**SELECTED EXCERPT**
Start of Block

With Reliance Jio’s aggressive launch, 4G adoption in the country is going to increase multifold in the next one to two years. Attractive price points, an enhanced user experience, access to free content and a fall in 4G device prices are the key growth drivers for 4G adoption. The possibility of using 4G on 2G/3G phones via Wi-Fi hotspot devices is further fuelling 4G adoption in the country.
There has been a significant growth in the 4G subscriber base in India since the commercial launch of these services. The 4G subscriber base has reached 70 million and is expected to grow rapidly. Unlike 3G in the year 2010, the 4G ecosystem is fully equipped with affordable tariff, budget handsets, prime content and growing demand for data services, which are the forces behind the rapid growth of 4G adoption in India.
The entry of RJIL had an immediate impact on the long term evolution (LTE) market in India. 4G penetration increased to over 6 per cent of the total mobile subscriptions in December 2016, rising from less than 0.5 per cent a year earlier. According to Ovum’s World Cellular Information Service database, India reported 75 million net additions during 2015-16, the second highest number of LTE subscriber additions in Asia, after China with 347 million additions. Ovum expects 2017 to be a defining year for mobile broadband uptake, with operators pushing subscribers to adopt new technologies with data offers. Incumbents and the new entrant RJIL have been targeting customers early on by offering multiple benefits to buyers of 4G handsets who agree to take 4G data plans. While smartphone costs have been declining over the past few years, the year 2016 witnessed a surge in the availability of LTE and voice over LTE (VoLTE) capable phones.
Till 2015-16, operators were making limited investments in 4G as they believed 3G will be here to stay for the next few years. This is the reason why there were only less than 2 million 4G subscribers in India (1 per cent population penetration) at the end of 2015-16. Things have, however, changed drastically over the last one year and 4G penetration has grown exponentially from 1 million to 2 million active users as of March 2016 and to about 120 million by February 2016.

End of Block

**INFORMATION GIVEN**
Start of Block

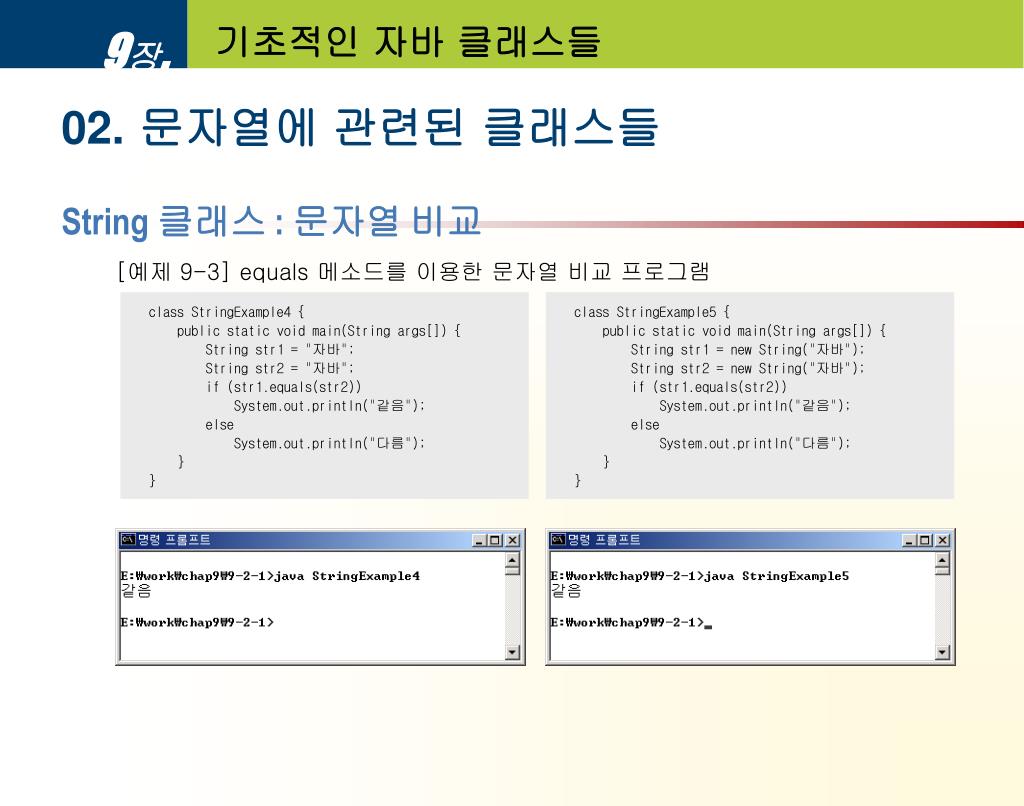 9장. 기초적인 자바 클래스들

02. 문자열에 관련된 클래스들

String 클래스 : 문자열 비교

[예제 9-3] equals 메소드를 이용한 문자열 비교 프로그램

class StringExample4 {
public static void main(String args[]) {
String str1 = "자바";
String str2 = "자바";
if (str1.equals(str2))
System.out.println("같음");
else
System.out.println("다름");
}
}

class StringExample5 {
public static void main(String args[]) {
String str1 = new String("자바");
String str2 = new String("자바");
if (str1.equals(str2))
System.out.println("같음");
else
System.out.println("다름");
}
}

명령 프롬프트

E:₩work₩chap9₩9-2-1>java StringExample4
같음

E:₩work₩chap9₩9-2-1>

명령 프롬프트

E:₩work₩chap9₩9-2-1>java StringExample5
같음

E:₩work₩chap9₩9-2-1>_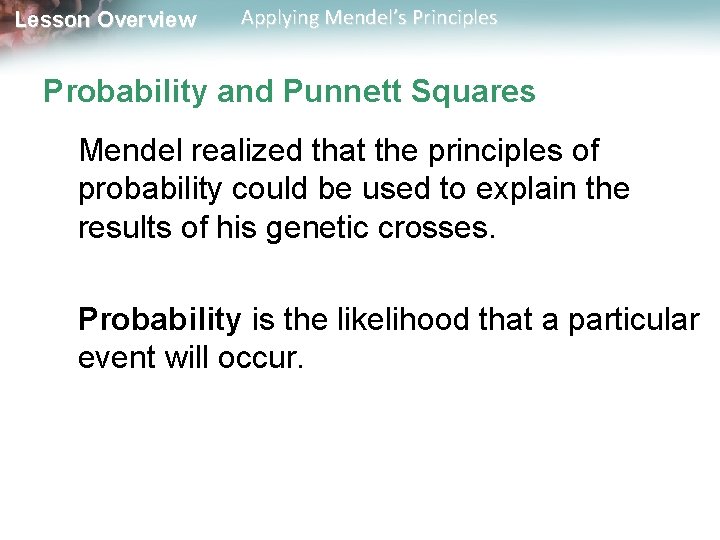 Lesson Overview Applying Mendel's Principles

Probability and Punnett Squares

Mendel realized that the principles of probability could be used to explain the results of his genetic crosses.

Probability is the likelihood that a particular event will occur.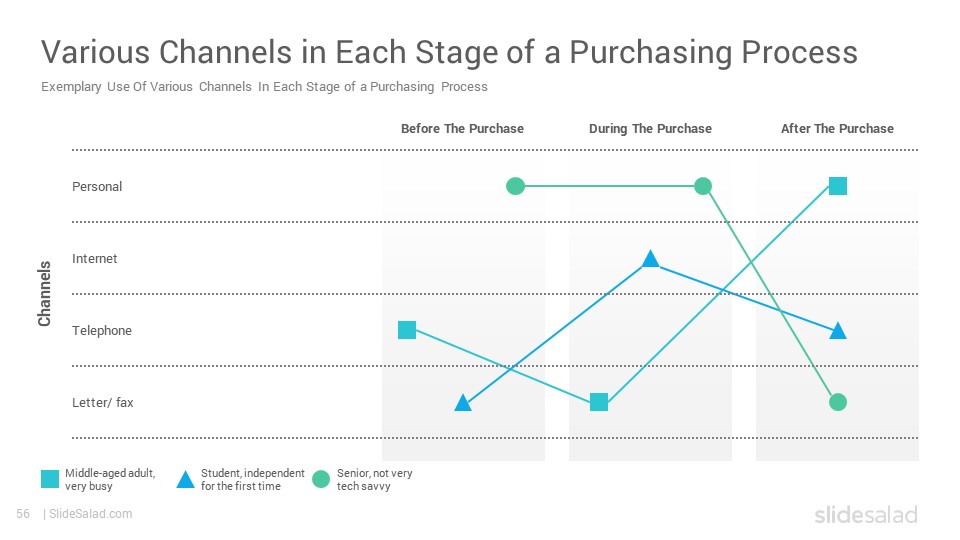 Various Channels in Each Stage of a Purchasing Process

Exemplary Use Of Various Channels In Each Stage of a Purchasing Process

Before The Purchase

During The Purchase

After The Purchase

Channels

Personal

Internet

Telephone

Letter/ fax

Middle-aged adult, very busy

Student, independent for the first time

Senior, not very tech savvy

56 | SlideSalad.com

slidesalad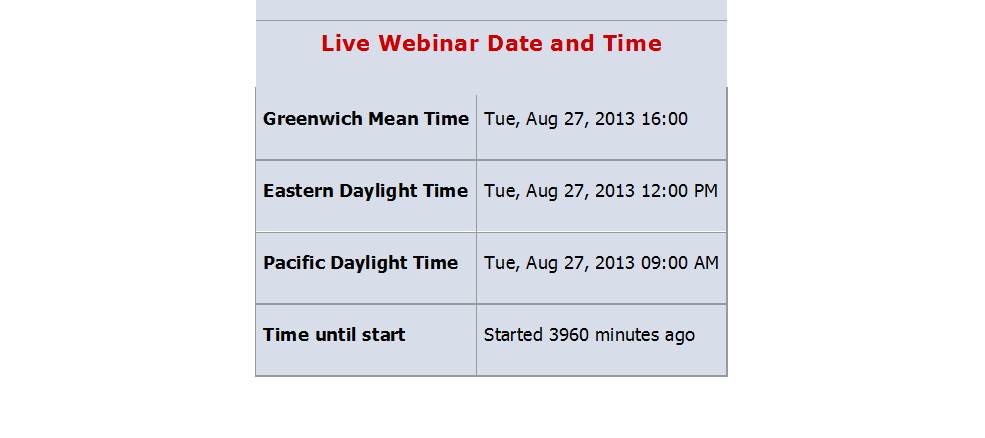 Live Webinar Date and Time

| | |
|---|---|
| **Greenwich Mean Time** | Tue, Aug 27, 2013 16:00 |
| **Eastern Daylight Time** | Tue, Aug 27, 2013 12:00 PM |
| **Pacific Daylight Time** | Tue, Aug 27, 2013 09:00 AM |
| **Time until start** | Started 3960 minutes ago |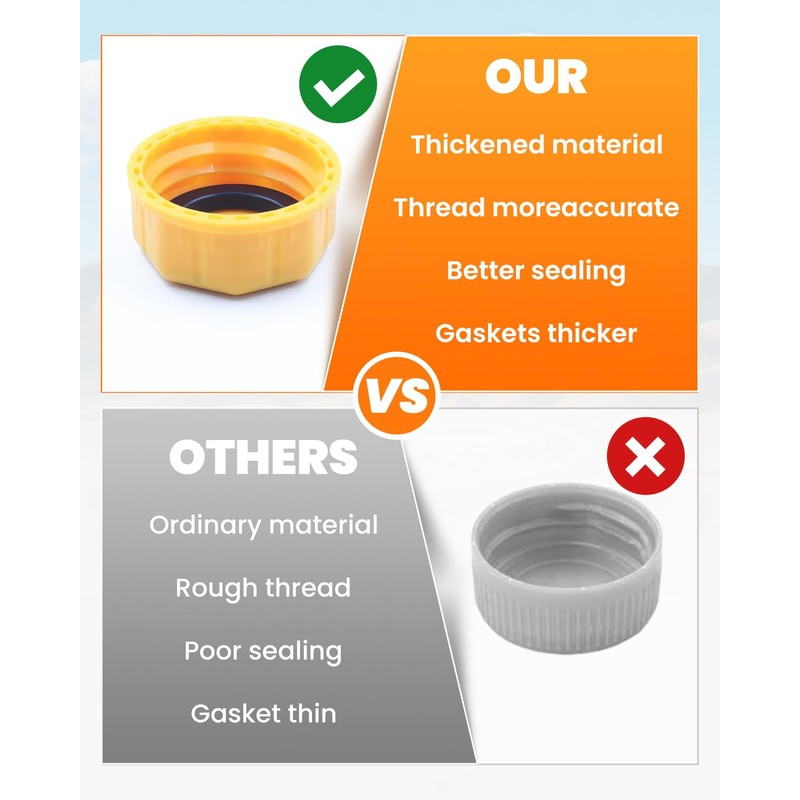 OUR

Thickened material

Thread moreaccurate

Better sealing

Gaskets thicker

VS

OTHERS

Ordinary material

Rough thread

Poor sealing

Gasket thin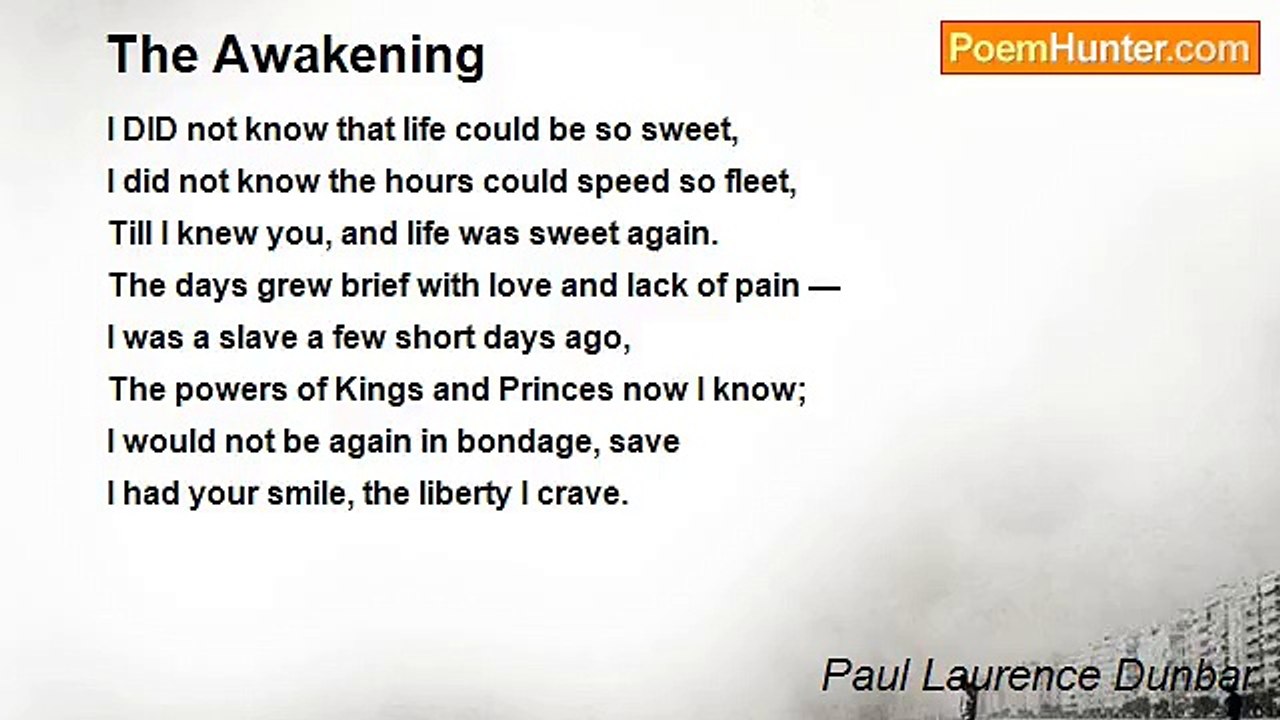 The Awakening

PoemHunter.com

I DID not know that life could be so sweet,
I did not know the hours could speed so fleet,
Till I knew you, and life was sweet again.
The days grew brief with love and lack of pain —
I was a slave a few short days ago,
The powers of Kings and Princes now I know;
I would not be again in bondage, save
I had your smile, the liberty I crave.

Paul Laurence Dunbar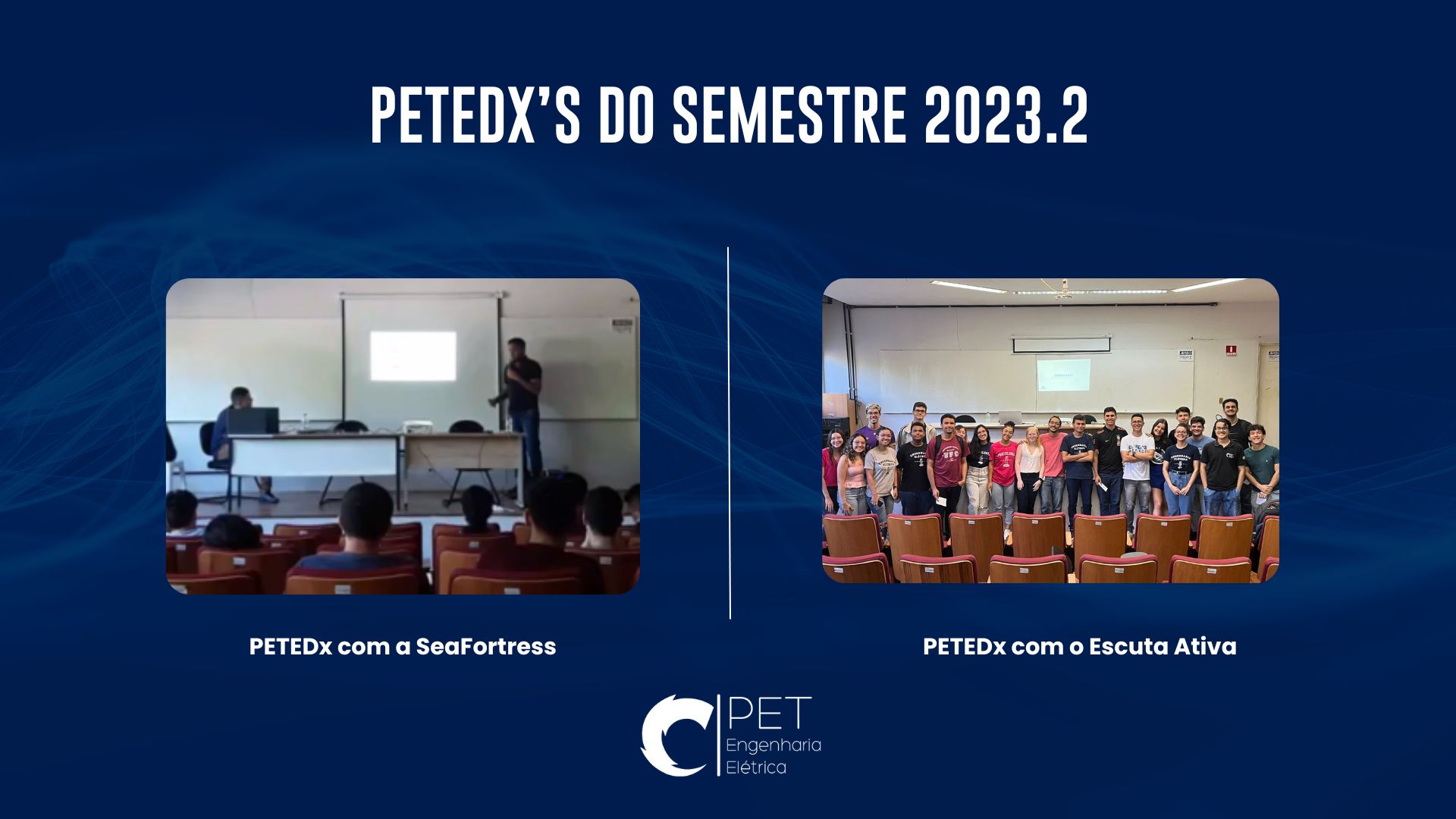 PETEDX'S DO SEMESTRE 2023.2

PETEDx com a SeaFortress

PETEDx com o Escuta Ativa

PET
Engenharia
Elétrica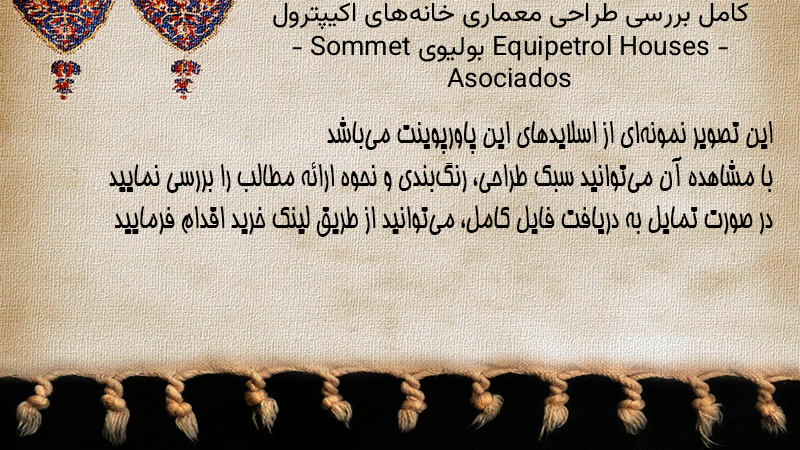 کامل بررسی طراحی معماری خانه‌های اکیپترول بولیوی Equipetrol Houses - Sommet - Asociados

این تصویر نمونه‌ای از اسلایدهای این پاورپوینت می‌باشد
با مشاهده آن می‌توانید سبک طراحی، رنگ‌بندی و نحوه ارائه مطالب را بررسی نمایید
در صورت تمایل به دریافت فایل کامل، می‌توانید از طریق لینک خرید اقدام فرمایید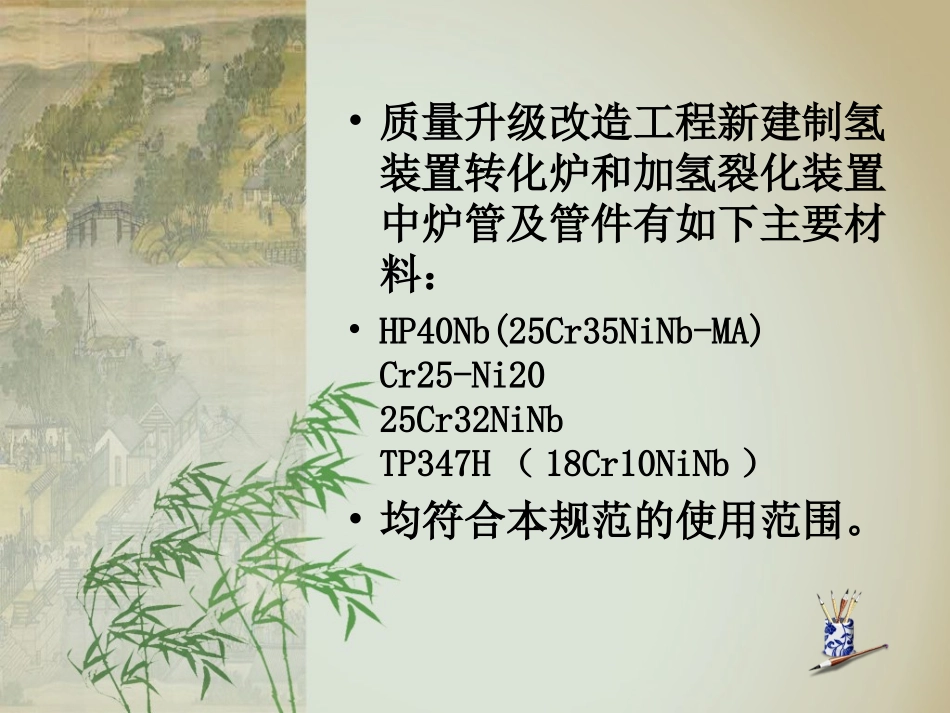 • 质量升级改造工程新建制氢装置转化炉和加氢裂化装置中炉管及管件有如下主要材料：

• HP40Nb(25Cr35NiNb-MA)
Cr25-Ni20
25Cr32NiNb
TP347H （ 18Cr10NiNb ）

• 均符合本规范的使用范围。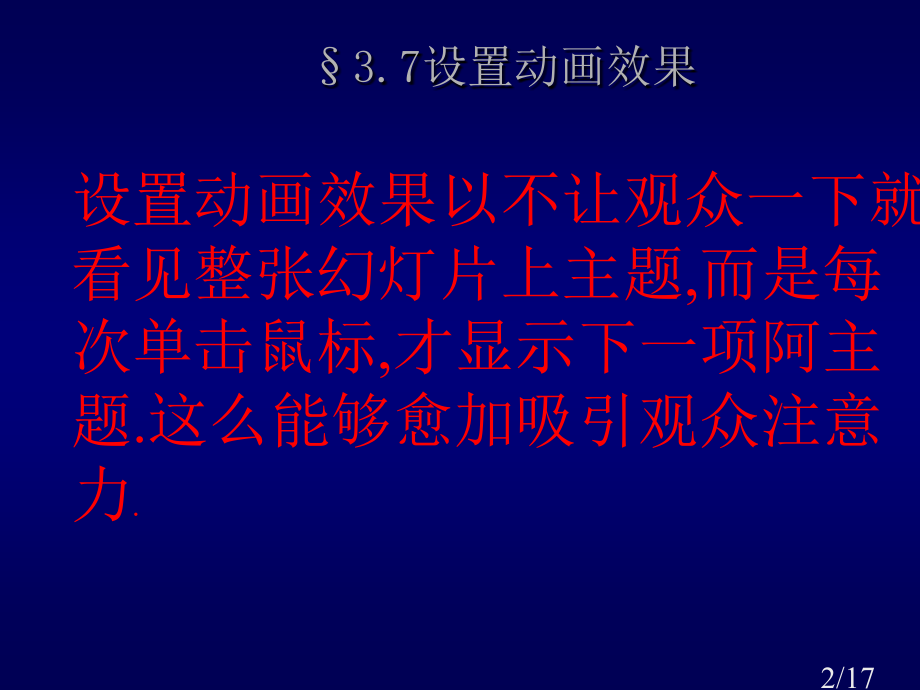 §3.7设置动画效果

设置动画效果以不让观众一下就看见整张幻灯片上主题,而是每次单击鼠标,才显示下一项阿主题.这么能够愈加吸引观众注意力.

2/17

End of Block

**EXERCISE INSTRUCTIONS**
1 > Reproduce the passage on 4G adoption in India verbatim, from "Till 2015-16, operators" to "by February 2016.".
2 > According to the passage on 4G adoption in India, which country recorded the highest number of LTE subscriber additions in Asia during 2015-16?

**ANSWERS TO THE EXERCISES**
1 >
Till 2015-16, operators were making limited investments in 4G as they believed 3G will be here to stay for the next few years. This is the reason why there were only less than 2 million 4G subscribers in India (1 per cent population penetration) at the end of 2015-16. Things have, however, changed drastically over the last one year and 4G penetration has grown exponentially from 1 million to 2 million active users as of March 2016 and to about 120 million by February 2016.

2 > China, with 347 million additions.